_What you have to do_
Reproduce each item below verbatim, preserving every character, number, and line break.

_Provided data_
----------

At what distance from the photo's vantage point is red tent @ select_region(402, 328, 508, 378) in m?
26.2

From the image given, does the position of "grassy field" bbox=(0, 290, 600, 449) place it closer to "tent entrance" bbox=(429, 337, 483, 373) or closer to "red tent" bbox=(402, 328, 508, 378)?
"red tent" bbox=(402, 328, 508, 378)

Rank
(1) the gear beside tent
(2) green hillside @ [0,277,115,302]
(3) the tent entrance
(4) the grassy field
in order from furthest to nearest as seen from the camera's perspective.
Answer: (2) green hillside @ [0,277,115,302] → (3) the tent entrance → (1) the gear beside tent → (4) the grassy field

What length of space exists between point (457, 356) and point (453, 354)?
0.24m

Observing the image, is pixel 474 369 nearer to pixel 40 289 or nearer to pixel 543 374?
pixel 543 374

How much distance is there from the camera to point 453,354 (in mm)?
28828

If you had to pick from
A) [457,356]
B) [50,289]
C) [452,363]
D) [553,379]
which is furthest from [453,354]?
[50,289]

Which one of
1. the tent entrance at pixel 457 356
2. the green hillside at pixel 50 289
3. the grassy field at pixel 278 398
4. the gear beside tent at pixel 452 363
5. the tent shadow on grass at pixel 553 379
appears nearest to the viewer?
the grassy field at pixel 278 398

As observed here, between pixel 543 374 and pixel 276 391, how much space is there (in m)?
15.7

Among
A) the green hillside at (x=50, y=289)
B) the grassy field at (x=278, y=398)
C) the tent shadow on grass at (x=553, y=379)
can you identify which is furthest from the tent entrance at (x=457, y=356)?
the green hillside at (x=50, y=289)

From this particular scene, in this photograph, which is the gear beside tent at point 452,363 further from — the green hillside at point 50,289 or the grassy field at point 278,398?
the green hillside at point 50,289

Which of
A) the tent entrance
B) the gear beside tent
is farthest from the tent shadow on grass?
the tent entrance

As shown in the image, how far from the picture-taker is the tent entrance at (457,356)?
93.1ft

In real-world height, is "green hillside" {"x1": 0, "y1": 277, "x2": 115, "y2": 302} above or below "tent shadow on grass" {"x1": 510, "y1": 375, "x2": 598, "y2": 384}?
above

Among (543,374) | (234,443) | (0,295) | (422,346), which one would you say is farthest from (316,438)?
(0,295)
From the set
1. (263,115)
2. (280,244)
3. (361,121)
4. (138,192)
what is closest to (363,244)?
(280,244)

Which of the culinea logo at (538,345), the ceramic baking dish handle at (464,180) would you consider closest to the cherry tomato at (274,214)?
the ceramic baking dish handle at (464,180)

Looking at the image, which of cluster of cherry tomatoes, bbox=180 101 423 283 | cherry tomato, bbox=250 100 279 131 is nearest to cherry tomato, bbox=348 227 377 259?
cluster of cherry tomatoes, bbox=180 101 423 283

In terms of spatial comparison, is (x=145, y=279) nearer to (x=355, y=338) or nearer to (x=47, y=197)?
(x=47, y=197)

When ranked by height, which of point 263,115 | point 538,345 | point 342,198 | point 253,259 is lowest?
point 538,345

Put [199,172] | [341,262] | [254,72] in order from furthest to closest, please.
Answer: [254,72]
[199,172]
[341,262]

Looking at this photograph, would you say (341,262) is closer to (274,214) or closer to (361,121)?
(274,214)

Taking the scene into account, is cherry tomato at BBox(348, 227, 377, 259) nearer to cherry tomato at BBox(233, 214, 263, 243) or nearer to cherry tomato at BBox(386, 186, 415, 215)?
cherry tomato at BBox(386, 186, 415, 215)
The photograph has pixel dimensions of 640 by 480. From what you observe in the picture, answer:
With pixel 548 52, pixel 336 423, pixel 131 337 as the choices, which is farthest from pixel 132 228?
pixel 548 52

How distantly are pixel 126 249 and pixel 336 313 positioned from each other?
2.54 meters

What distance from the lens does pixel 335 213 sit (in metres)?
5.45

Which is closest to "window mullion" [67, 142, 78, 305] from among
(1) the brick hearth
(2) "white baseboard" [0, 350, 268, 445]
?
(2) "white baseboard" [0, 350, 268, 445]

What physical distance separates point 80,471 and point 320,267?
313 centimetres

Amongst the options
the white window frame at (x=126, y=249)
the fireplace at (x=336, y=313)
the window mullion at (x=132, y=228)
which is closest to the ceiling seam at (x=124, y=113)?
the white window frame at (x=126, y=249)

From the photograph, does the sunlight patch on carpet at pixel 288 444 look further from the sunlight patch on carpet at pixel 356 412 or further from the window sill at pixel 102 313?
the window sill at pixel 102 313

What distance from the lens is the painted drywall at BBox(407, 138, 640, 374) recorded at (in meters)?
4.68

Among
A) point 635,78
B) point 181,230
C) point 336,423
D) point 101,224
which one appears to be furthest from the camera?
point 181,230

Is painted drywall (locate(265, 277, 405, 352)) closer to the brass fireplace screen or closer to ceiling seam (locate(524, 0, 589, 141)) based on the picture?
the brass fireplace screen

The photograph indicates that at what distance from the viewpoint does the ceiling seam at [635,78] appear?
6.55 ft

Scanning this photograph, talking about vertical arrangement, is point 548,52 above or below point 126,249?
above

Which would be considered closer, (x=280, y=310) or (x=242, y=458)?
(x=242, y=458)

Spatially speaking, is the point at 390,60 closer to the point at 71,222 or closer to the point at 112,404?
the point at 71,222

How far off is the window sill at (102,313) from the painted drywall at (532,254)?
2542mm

----------

_Result of the task_
At what distance from the photo's vantage point is red tent @ select_region(402, 328, 508, 378) in m?
26.2

From the image given, does the position of "grassy field" bbox=(0, 290, 600, 449) place it closer to "tent entrance" bbox=(429, 337, 483, 373) or closer to "red tent" bbox=(402, 328, 508, 378)?
"red tent" bbox=(402, 328, 508, 378)

Rank
(1) the gear beside tent
(2) green hillside @ [0,277,115,302]
(3) the tent entrance
(4) the grassy field
in order from furthest to nearest as seen from the camera's perspective.
Answer: (2) green hillside @ [0,277,115,302] → (3) the tent entrance → (1) the gear beside tent → (4) the grassy field

What length of space exists between point (457, 356) and point (453, 354)?
0.24m

Observing the image, is pixel 474 369 nearer to pixel 40 289 or nearer to pixel 543 374?
pixel 543 374

How much distance is there from the camera to point 453,354 (in mm)?
28828

If you had to pick from
A) [457,356]
B) [50,289]
C) [452,363]
D) [553,379]
which is furthest from [453,354]?
[50,289]

Which one of
1. the tent entrance at pixel 457 356
2. the green hillside at pixel 50 289
3. the grassy field at pixel 278 398
4. the gear beside tent at pixel 452 363
5. the tent shadow on grass at pixel 553 379
appears nearest to the viewer?
the grassy field at pixel 278 398

As observed here, between pixel 543 374 and pixel 276 391, how much space is there (in m)?
15.7

Among
A) the green hillside at (x=50, y=289)
B) the grassy field at (x=278, y=398)
C) the tent shadow on grass at (x=553, y=379)
can you identify which is furthest from the tent entrance at (x=457, y=356)?
the green hillside at (x=50, y=289)

From this particular scene, in this photograph, which is the gear beside tent at point 452,363 further from — the green hillside at point 50,289 or the grassy field at point 278,398?
the green hillside at point 50,289

Which of
A) the tent entrance
B) the gear beside tent
is farthest from the tent shadow on grass?
the tent entrance

As shown in the image, how far from the picture-taker is the tent entrance at (457,356)?
93.1ft

In real-world height, is "green hillside" {"x1": 0, "y1": 277, "x2": 115, "y2": 302} above or below "tent shadow on grass" {"x1": 510, "y1": 375, "x2": 598, "y2": 384}?
above

Among (543,374) | (234,443) | (0,295) | (422,346), which one would you say is farthest from (316,438)?
(0,295)
From the set
1. (263,115)
2. (280,244)
3. (361,121)
4. (138,192)
what is closest to (363,244)?
(280,244)

Which of the culinea logo at (538,345), the ceramic baking dish handle at (464,180) would you consider closest to the cherry tomato at (274,214)?
the ceramic baking dish handle at (464,180)

Looking at the image, which of cluster of cherry tomatoes, bbox=180 101 423 283 | cherry tomato, bbox=250 100 279 131 is nearest to cherry tomato, bbox=348 227 377 259?
cluster of cherry tomatoes, bbox=180 101 423 283

In terms of spatial comparison, is (x=145, y=279) nearer to (x=355, y=338) or nearer to (x=47, y=197)?
(x=47, y=197)

When ranked by height, which of point 263,115 | point 538,345 | point 342,198 | point 253,259 is lowest?
point 538,345

Put [199,172] | [341,262] | [254,72] in order from furthest to closest, please.
Answer: [254,72]
[199,172]
[341,262]

Looking at this photograph, would you say (341,262) is closer to (274,214) or closer to (361,121)?
(274,214)

Taking the scene into account, is cherry tomato at BBox(348, 227, 377, 259) nearer to cherry tomato at BBox(233, 214, 263, 243) or nearer to cherry tomato at BBox(386, 186, 415, 215)?
cherry tomato at BBox(386, 186, 415, 215)
The photograph has pixel dimensions of 640 by 480. From what you observe in the picture, answer:
With pixel 548 52, pixel 336 423, pixel 131 337 as the choices, which is farthest from pixel 132 228?
pixel 548 52

How distantly are pixel 126 249 and pixel 336 313 positioned from each other?
2.54 meters

What distance from the lens does pixel 335 213 sit (in metres)?
5.45

Which is closest to "window mullion" [67, 142, 78, 305] from among
(1) the brick hearth
(2) "white baseboard" [0, 350, 268, 445]
?
(2) "white baseboard" [0, 350, 268, 445]

What physical distance separates point 80,471 and point 320,267?
313 centimetres

Amongst the options
the white window frame at (x=126, y=249)
the fireplace at (x=336, y=313)
the window mullion at (x=132, y=228)
which is closest to the ceiling seam at (x=124, y=113)?
the white window frame at (x=126, y=249)

From the photograph, does the sunlight patch on carpet at pixel 288 444 look further from the sunlight patch on carpet at pixel 356 412 or further from the window sill at pixel 102 313?
the window sill at pixel 102 313

What distance from the lens is the painted drywall at BBox(407, 138, 640, 374) recorded at (in meters)?
4.68

Among
A) point 635,78
B) point 181,230
C) point 336,423
D) point 101,224
which one appears to be furthest from the camera?
point 181,230

Is painted drywall (locate(265, 277, 405, 352)) closer to the brass fireplace screen or closer to ceiling seam (locate(524, 0, 589, 141)) based on the picture?
the brass fireplace screen

The photograph indicates that at what distance from the viewpoint does the ceiling seam at [635,78] appear?
6.55 ft

Scanning this photograph, talking about vertical arrangement, is point 548,52 above or below point 126,249?
above

Which would be considered closer, (x=280, y=310) or (x=242, y=458)?
(x=242, y=458)

Spatially speaking, is the point at 390,60 closer to the point at 71,222 or closer to the point at 112,404?
the point at 71,222

How far off is the window sill at (102,313) from the painted drywall at (532,254)?
2542mm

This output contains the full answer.